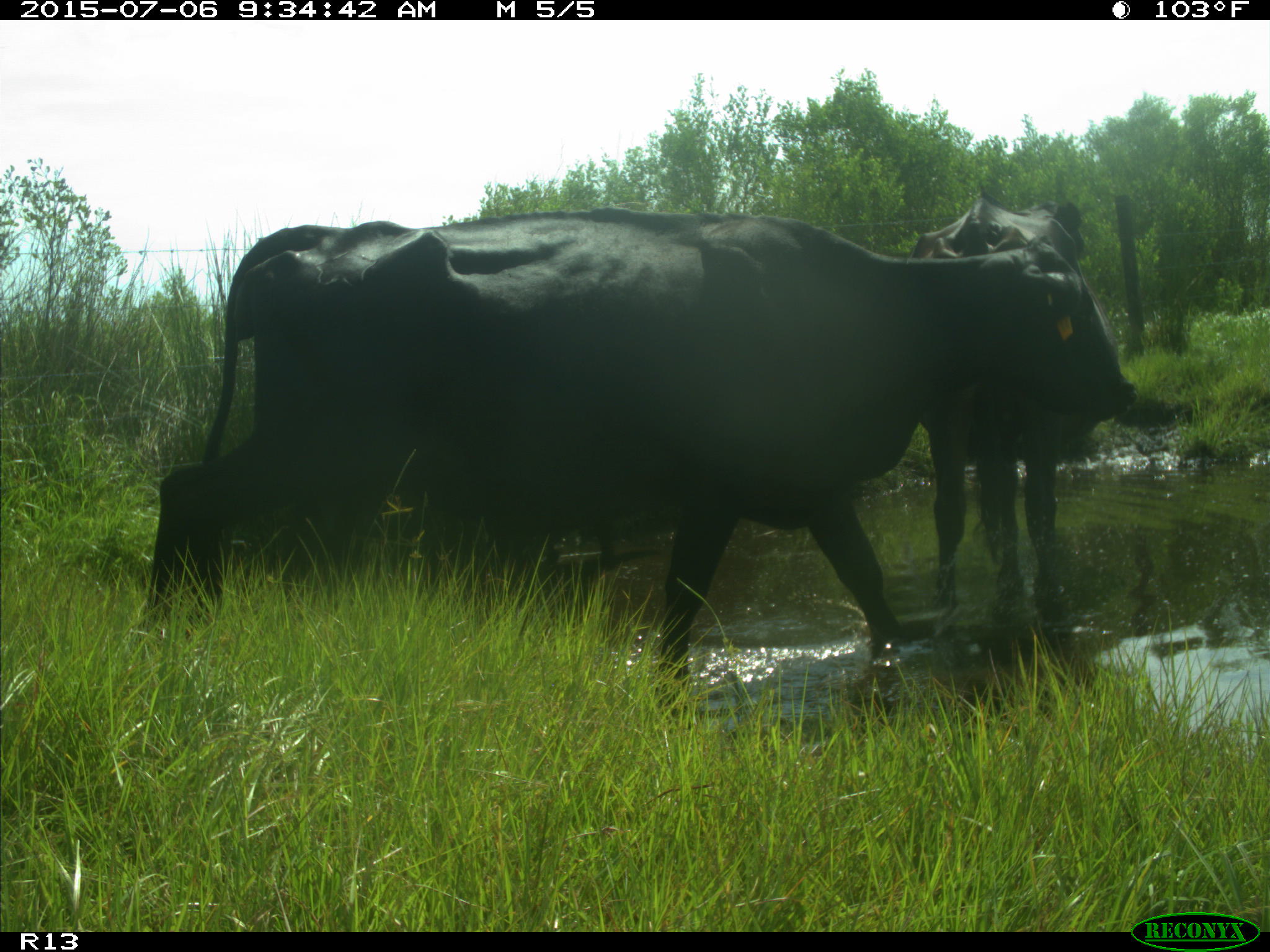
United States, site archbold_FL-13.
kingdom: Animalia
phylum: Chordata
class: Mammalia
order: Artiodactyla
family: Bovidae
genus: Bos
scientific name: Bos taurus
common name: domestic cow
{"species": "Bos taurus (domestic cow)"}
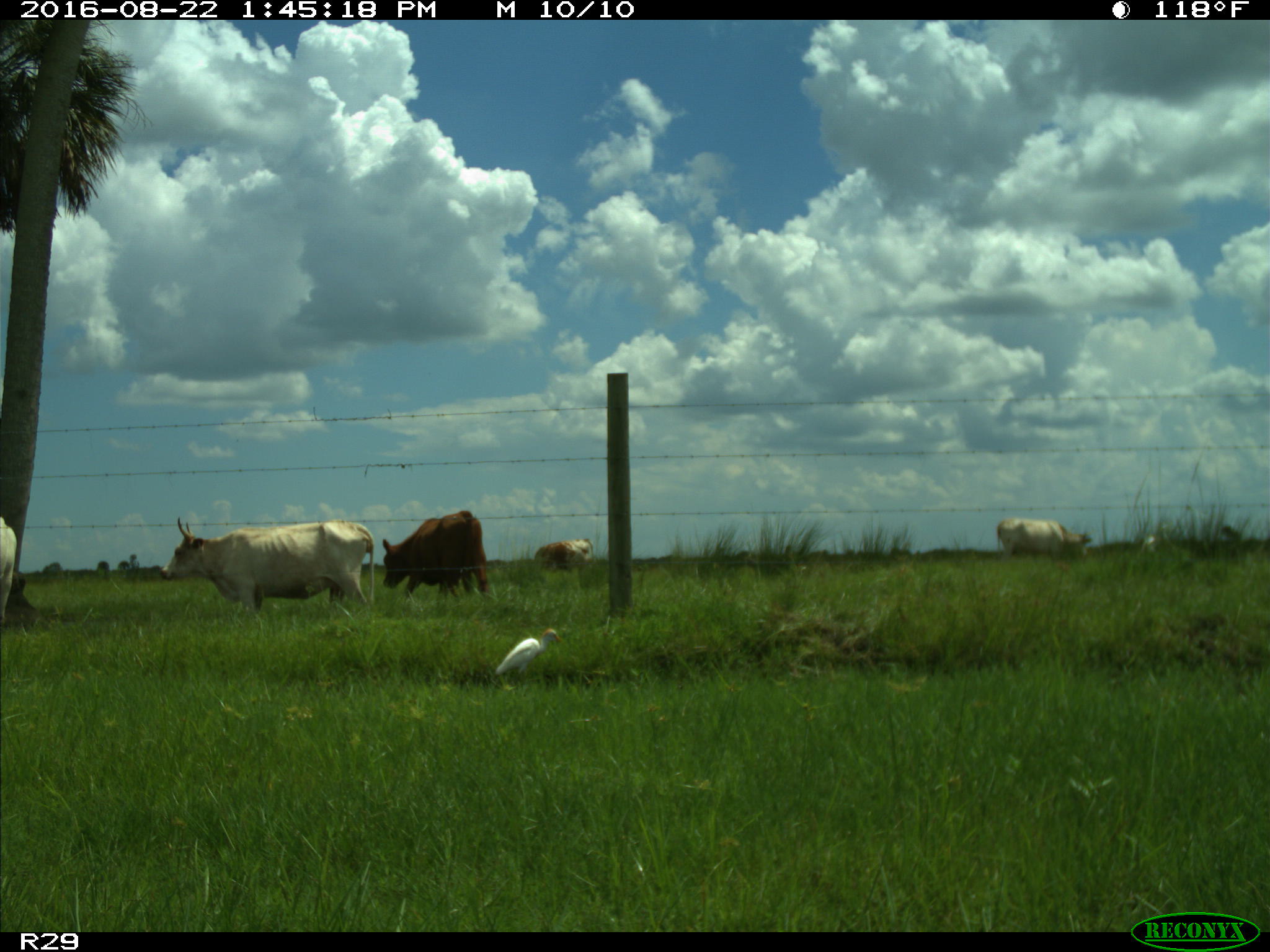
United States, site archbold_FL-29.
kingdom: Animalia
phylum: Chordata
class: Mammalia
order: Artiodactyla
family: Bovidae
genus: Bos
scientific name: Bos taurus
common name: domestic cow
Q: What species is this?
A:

━━━━━━━━━━

Work item: Since the pictures are not part of the copy, transcribe only the remaining material, exactly.

Final answer:
United States, site archbold_FL-13.
kingdom: Animalia
phylum: Chordata
class: Mammalia
order: Artiodactyla
family: Bovidae
genus: Bos
scientific name: Bos taurus
common name: domestic cow
{"species": "Bos taurus (domestic cow)"}
United States, site archbold_FL-29.
kingdom: Animalia
phylum: Chordata
class: Mammalia
order: Artiodactyla
family: Bovidae
genus: Bos
scientific name: Bos taurus
common name: domestic cow
Q: What species is this?
A:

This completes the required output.